> _Task instructions_: Copy the entries below word for word, starting at the line that contains "Within the choices" and continuing through the last line of the entries.

Spatial reasoning entries:
===

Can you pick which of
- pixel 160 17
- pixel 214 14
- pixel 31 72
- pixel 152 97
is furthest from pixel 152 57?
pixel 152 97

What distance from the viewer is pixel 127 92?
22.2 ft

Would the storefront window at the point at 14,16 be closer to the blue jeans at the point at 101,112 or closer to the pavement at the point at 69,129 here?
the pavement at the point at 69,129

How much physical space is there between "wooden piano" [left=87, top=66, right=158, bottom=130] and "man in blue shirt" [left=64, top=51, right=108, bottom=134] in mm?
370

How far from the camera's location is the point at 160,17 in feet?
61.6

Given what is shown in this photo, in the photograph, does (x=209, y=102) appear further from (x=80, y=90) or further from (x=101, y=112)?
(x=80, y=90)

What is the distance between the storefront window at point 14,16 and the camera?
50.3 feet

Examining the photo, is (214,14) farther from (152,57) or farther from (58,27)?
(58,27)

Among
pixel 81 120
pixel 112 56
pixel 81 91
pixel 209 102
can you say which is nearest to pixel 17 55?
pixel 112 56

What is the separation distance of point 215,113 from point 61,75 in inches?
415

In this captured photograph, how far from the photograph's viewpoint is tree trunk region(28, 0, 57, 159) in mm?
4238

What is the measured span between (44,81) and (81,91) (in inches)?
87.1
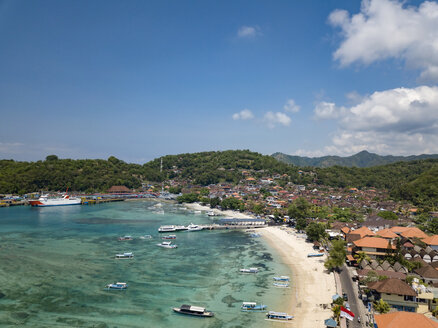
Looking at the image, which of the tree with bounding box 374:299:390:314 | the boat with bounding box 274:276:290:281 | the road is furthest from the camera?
the boat with bounding box 274:276:290:281

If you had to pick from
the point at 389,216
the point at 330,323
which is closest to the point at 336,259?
the point at 330,323

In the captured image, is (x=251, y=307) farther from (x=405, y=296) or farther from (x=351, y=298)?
(x=405, y=296)

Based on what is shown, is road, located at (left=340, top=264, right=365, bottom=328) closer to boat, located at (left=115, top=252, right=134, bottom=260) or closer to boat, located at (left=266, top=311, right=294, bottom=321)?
boat, located at (left=266, top=311, right=294, bottom=321)

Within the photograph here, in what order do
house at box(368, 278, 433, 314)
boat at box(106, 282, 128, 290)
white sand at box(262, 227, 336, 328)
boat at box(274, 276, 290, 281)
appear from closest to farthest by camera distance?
house at box(368, 278, 433, 314)
white sand at box(262, 227, 336, 328)
boat at box(106, 282, 128, 290)
boat at box(274, 276, 290, 281)

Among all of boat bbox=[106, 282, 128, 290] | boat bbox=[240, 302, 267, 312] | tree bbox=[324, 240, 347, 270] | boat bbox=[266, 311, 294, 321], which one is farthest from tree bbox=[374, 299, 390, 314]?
boat bbox=[106, 282, 128, 290]

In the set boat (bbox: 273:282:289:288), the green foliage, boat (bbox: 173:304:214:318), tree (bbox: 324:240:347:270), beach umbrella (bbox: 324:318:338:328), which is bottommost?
boat (bbox: 173:304:214:318)

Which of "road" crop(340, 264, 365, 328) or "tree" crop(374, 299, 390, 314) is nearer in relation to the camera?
"road" crop(340, 264, 365, 328)

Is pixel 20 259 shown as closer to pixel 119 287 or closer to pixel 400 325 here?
pixel 119 287
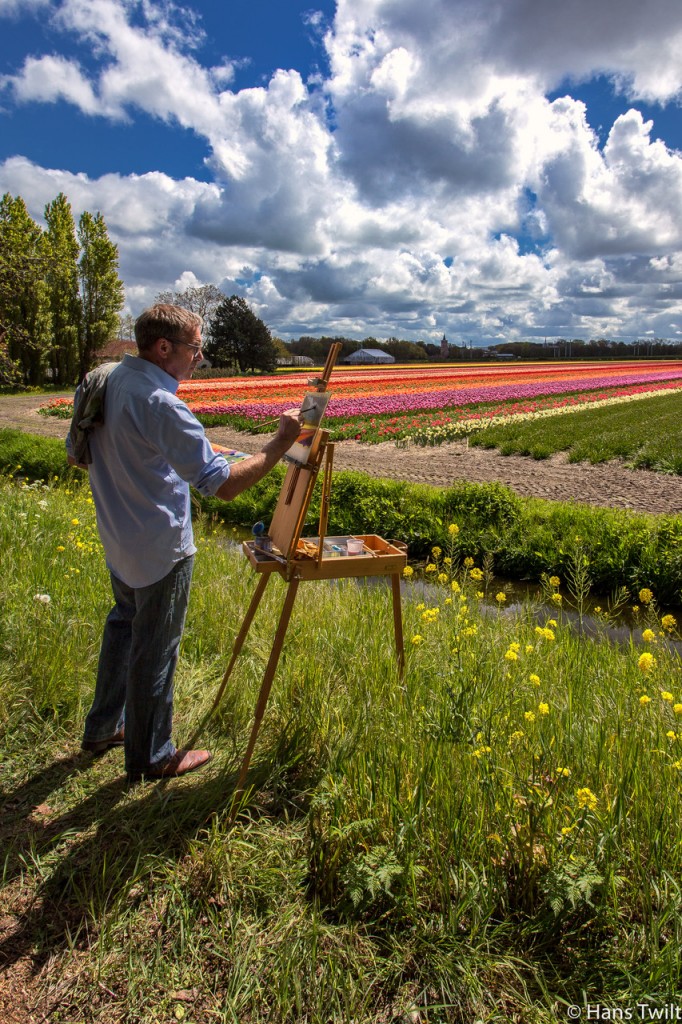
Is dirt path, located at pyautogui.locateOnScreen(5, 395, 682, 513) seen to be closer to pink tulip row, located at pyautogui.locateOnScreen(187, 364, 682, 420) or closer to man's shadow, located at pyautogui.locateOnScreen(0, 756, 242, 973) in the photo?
pink tulip row, located at pyautogui.locateOnScreen(187, 364, 682, 420)

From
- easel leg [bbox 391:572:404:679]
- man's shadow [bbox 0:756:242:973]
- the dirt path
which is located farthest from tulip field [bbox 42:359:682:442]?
man's shadow [bbox 0:756:242:973]

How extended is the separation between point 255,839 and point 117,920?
0.50m

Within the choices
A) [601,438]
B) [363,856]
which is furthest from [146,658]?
[601,438]

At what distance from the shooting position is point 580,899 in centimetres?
181

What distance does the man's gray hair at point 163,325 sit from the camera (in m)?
2.31

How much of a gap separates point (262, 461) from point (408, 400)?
20.5 meters

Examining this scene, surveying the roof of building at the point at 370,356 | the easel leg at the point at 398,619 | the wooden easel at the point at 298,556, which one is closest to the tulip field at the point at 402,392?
the easel leg at the point at 398,619

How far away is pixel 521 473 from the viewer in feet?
38.0

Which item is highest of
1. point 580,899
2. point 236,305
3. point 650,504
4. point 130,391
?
point 236,305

===

> _Answer for the task_:
Within the choices
A) [601,438]
B) [363,856]
which is furthest from [146,658]?
[601,438]

At what distance from the shooting position is point 580,899 in centimetres?
181

What distance does the man's gray hair at point 163,325 sit from the camera (in m)?
2.31

How much of a gap separates point (262, 461) from point (408, 400)?
20.5 meters

Examining this scene, surveying the roof of building at the point at 370,356 | the easel leg at the point at 398,619 | the wooden easel at the point at 298,556, which one is closest to the tulip field at the point at 402,392?
the easel leg at the point at 398,619

How far away is pixel 521 473 from the viewer in feet?
38.0

Which item is highest of
1. point 580,899
2. point 236,305
3. point 650,504
4. point 130,391
?
point 236,305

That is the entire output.